■ What you should do ■
Down to the final line, reproduce the entries that follow exactly.

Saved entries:
- Opening Delimiter -
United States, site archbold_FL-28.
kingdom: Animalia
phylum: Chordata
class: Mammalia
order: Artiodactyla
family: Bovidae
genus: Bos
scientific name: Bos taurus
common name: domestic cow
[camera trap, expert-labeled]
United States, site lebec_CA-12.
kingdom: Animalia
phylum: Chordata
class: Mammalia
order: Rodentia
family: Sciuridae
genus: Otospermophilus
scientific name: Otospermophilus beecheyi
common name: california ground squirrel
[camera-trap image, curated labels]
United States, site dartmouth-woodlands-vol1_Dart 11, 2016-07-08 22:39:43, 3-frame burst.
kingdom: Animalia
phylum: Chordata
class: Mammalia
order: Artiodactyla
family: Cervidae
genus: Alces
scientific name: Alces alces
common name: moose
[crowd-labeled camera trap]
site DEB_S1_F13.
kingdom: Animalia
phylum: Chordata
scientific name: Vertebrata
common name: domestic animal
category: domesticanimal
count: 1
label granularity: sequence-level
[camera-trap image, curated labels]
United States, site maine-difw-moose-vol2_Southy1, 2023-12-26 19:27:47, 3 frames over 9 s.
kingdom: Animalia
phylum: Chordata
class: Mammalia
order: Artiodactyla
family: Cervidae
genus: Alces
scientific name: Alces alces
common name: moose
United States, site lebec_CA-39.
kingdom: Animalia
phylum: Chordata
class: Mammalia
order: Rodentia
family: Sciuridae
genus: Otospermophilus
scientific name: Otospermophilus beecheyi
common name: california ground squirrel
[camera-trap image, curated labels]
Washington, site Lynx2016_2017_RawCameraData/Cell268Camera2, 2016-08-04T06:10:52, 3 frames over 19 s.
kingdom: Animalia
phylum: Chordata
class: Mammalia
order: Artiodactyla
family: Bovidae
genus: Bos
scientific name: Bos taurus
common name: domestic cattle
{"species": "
- Closing Delimiter -
■ Reply to the task ■
United States, site archbold_FL-28.
kingdom: Animalia
phylum: Chordata
class: Mammalia
order: Artiodactyla
family: Bovidae
genus: Bos
scientific name: Bos taurus
common name: domestic cow
[camera trap, expert-labeled]
United States, site lebec_CA-12.
kingdom: Animalia
phylum: Chordata
class: Mammalia
order: Rodentia
family: Sciuridae
genus: Otospermophilus
scientific name: Otospermophilus beecheyi
common name: california ground squirrel
[camera-trap image, curated labels]
United States, site dartmouth-woodlands-vol1_Dart 11, 2016-07-08 22:39:43, 3-frame burst.
kingdom: Animalia
phylum: Chordata
class: Mammalia
order: Artiodactyla
family: Cervidae
genus: Alces
scientific name: Alces alces
common name: moose
[crowd-labeled camera trap]
site DEB_S1_F13.
kingdom: Animalia
phylum: Chordata
scientific name: Vertebrata
common name: domestic animal
category: domesticanimal
count: 1
label granularity: sequence-level
[camera-trap image, curated labels]
United States, site maine-difw-moose-vol2_Southy1, 2023-12-26 19:27:47, 3 frames over 9 s.
kingdom: Animalia
phylum: Chordata
class: Mammalia
order: Artiodactyla
family: Cervidae
genus: Alces
scientific name: Alces alces
common name: moose
United States, site lebec_CA-39.
kingdom: Animalia
phylum: Chordata
class: Mammalia
order: Rodentia
family: Sciuridae
genus: Otospermophilus
scientific name: Otospermophilus beecheyi
common name: california ground squirrel
[camera-trap image, curated labels]
Washington, site Lynx2016_2017_RawCameraData/Cell268Camera2, 2016-08-04T06:10:52, 3 frames over 19 s.
kingdom: Animalia
phylum: Chordata
class: Mammalia
order: Artiodactyla
family: Bovidae
genus: Bos
scientific name: Bos taurus
common name: domestic cattle
{"species": "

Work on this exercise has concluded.